[tahoe-lafs-trac-stream] [tahoe-lafs] #540: inappropriate "uncoordinated write error" after handling a server failure

tahoe-lafs trac at tahoe-lafs.org
Tue Nov 13 23:27:23 UTC 2012


#540: inappropriate "uncoordinated write error" after handling a server failure
-------------------------+-------------------------------------------------
     Reporter:  warner   |      Owner:  kevan
         Type:  defect   |     Status:  new
     Priority:  normal   |  Milestone:  soon
    Component:  code-    |    Version:  1.2.0
  mutable                |   Keywords:  availability upload ucwe test-
   Resolution:           |  needed
Launchpad Bug:           |
-------------------------+-------------------------------------------------
Changes (by zooko):

 * priority:  critical => normal


Old description:

> I noticed the automated "speedtest" failing with an unexpected
> Uncoordinated Write Error for the past few days. There were several
> issues involved, but the one for this ticket is as follows:
>
>  * mutable publish assigns shares to servers, sends out requests. Let's
> say that share 1 goes to server A, and share 2 goes to server B.
>  * for whatever reason, server A returns an error
>  * the publish process must find a new server for share 1, say it picks B
>  * the publish process sends a readv-and-testv-and-writev for share 1 to
> server B
>   * '''but''', it uses the same test vector that it used for the first
> request (the one that wrote share 2), which includes a clause that says
> "the server should not have any unknown shares". This probably only hits
> when we're first creating the mutable file.
>  * server B receives the request for share 2, and accepts it, and
> responds with success
>  * server B then receives the request for share 1, looks at the test
> vector, says "hey, but I already have a share (i.e. share 2)", so the
> test vector does not match, so the write is rejected
>  * the publish process sees the rejected write and concludes that someone
> else must have written a share at the same time, so it throws
> Uncoordinated Write Error
>
> So really the sole publisher is colliding with themselves.
>
> I think the fix would be to have the publisher keep track of which share
> requests it has sent, perhaps in the servermap (as "pending writes", or
> "proposed writes"). When the second writev request is generated, it
> should build a test vector based upon the pending write (so it includes
> share2).

New description:

 I noticed the automated "speedtest" failing with an unexpected
 Uncoordinated Write Error for the past few days.

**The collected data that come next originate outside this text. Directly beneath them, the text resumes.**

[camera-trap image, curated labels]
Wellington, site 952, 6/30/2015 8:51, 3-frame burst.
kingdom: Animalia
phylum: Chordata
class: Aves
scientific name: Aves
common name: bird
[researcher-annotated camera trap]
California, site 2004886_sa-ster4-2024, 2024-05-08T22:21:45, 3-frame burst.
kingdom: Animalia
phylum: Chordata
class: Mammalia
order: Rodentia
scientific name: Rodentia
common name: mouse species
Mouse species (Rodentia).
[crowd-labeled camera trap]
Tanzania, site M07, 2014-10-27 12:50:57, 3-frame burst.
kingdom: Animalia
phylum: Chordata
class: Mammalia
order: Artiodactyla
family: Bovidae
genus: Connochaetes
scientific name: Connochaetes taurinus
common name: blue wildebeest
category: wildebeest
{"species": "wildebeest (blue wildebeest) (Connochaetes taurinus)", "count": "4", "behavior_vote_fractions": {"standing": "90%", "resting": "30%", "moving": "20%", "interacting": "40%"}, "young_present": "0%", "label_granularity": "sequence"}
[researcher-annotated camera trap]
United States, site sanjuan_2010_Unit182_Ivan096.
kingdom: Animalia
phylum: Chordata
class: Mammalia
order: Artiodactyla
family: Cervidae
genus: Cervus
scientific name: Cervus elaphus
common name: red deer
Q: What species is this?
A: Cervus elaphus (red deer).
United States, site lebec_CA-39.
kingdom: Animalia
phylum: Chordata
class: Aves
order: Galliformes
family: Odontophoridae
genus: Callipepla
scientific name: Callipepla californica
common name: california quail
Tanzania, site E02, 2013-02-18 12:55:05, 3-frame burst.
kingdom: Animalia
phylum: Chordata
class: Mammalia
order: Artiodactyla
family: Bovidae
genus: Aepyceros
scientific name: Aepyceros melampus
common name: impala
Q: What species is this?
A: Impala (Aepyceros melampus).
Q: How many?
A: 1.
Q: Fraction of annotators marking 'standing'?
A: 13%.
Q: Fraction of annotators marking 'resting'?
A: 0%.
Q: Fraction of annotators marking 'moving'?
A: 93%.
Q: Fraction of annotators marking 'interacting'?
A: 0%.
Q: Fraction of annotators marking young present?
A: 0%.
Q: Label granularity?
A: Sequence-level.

There were several issues
 involved, but the one for this ticket is as follows:

  * mutable publish assigns shares to servers, sends out requests. Let's
 say that share 1 goes to server A, and share 2 goes to server B.
  * for whatever reason, server A returns an error
  * the publish process must find a new server for share 1, say it picks B
  * the publish process sends a readv-and-testv-and-writev for share 1 to
 server B
   * '''but''', it uses the same test vector that it used for the first
 request (the one that wrote share 2), which includes a clause that says
 "the server should not have any unknown shares". This probably only hits
 when we're first creating the mutable file.
  * server B receives the request for share 2, and accepts it, and responds
 with success
  * server B then receives the request for share 1, looks at the test
 vector, says "hey, but I already have a share (i.e. share 2)", so the test
 vector does not match, so the write is rejected
  * the publish process sees the rejected write and concludes that someone
 else must have written a share at the same time, so it throws
 Uncoordinated Write Error

 So really the sole publisher is colliding with themselves.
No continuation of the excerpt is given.